For women of menopause age, this leaves open the question of whether to take hormone replacement in the absence of symptoms. Will it protect their arteries and reduce their risk of cardiovascular disease? And for how long should they take them? As with most questions related to age management, it comes down to what I call the N of 1 concept. In clinical research lingo, N signifies the number of subjects in a study. KEEPS, for instance, had an N of 727. (It would be written as N=727 in a scientific publication). But the only evidence that really matters to any one person is the kind that actually applies to them–which may or may not be the same that applies to those 727 subjects. Even a well-done study with persuasive evidence published by a respected journal might not necessarily apply to you if you are not like the average of the people in that study. Or it might apply to you, but not precisely in the way reported. Thus the N of 1  approach: An individual, evidence-based judgment, based on one’s own biomarkers.
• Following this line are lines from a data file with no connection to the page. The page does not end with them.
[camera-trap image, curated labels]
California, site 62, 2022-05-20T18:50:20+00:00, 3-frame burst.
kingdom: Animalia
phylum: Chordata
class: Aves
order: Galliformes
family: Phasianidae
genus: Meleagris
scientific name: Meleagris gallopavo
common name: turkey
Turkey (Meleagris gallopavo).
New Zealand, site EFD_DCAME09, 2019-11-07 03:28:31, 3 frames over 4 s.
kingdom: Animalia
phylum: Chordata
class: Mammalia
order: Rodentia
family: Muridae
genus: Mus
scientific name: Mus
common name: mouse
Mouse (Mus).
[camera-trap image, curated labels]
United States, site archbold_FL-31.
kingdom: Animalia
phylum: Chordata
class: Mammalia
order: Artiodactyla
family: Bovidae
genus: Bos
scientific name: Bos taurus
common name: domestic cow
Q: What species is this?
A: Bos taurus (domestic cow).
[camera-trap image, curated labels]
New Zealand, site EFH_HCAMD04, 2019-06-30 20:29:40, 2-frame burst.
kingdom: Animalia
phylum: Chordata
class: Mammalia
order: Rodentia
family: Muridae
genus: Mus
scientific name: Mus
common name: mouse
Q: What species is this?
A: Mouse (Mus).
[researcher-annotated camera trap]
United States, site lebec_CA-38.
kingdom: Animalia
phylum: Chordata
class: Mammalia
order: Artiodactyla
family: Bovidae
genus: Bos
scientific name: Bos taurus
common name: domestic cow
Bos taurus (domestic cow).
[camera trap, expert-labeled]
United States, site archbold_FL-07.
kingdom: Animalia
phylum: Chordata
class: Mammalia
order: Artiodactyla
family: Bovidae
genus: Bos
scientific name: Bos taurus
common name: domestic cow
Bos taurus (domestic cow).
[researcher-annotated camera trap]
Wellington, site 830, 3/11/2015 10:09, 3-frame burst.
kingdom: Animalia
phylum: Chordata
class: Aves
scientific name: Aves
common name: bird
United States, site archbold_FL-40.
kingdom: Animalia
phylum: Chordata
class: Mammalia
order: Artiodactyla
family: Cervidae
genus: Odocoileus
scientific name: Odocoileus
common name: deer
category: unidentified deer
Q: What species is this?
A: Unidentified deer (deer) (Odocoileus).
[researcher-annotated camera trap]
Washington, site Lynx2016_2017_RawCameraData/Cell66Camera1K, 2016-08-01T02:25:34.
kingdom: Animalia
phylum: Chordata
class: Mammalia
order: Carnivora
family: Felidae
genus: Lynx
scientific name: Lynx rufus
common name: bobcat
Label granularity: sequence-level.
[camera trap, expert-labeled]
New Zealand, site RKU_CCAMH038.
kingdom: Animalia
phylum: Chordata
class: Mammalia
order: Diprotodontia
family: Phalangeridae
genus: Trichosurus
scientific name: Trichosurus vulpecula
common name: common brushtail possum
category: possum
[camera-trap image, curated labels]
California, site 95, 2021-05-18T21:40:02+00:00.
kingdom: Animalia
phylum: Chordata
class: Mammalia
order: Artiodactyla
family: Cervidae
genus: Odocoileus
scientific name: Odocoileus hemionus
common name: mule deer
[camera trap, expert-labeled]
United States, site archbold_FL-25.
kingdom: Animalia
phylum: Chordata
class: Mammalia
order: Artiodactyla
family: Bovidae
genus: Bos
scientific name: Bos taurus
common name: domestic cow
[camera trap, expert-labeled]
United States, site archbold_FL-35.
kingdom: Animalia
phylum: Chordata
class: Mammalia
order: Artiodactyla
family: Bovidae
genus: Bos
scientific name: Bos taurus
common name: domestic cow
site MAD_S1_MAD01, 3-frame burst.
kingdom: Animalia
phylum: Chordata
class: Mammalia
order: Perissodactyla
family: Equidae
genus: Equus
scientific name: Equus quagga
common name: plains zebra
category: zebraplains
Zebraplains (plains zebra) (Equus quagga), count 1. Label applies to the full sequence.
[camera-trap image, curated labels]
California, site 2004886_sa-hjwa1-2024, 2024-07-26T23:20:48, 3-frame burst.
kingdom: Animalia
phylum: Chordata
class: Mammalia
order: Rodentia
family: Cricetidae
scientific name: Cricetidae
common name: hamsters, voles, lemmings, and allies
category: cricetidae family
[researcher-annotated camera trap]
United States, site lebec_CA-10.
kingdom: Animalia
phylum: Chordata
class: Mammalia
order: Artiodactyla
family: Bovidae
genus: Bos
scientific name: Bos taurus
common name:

In the case of HRT and cardiovascular and cognitive health, women should have annual CIMT and computerized cognitive testing to measure the effect of what they are doing, whether they are taking hormone replacements or a wait-and-watch approach.

All things considered, the risk-to- benefit ratio favors hormone replacement for symptoms around menopause, probably for as long as you have them. Despite its disappointing findings on cardiovascular benefit, even the KEEPS study confirmed once again that the risk of adverse events from HRT are very small, far outweighed in almost all cases by the many proven quality-of-life benefits.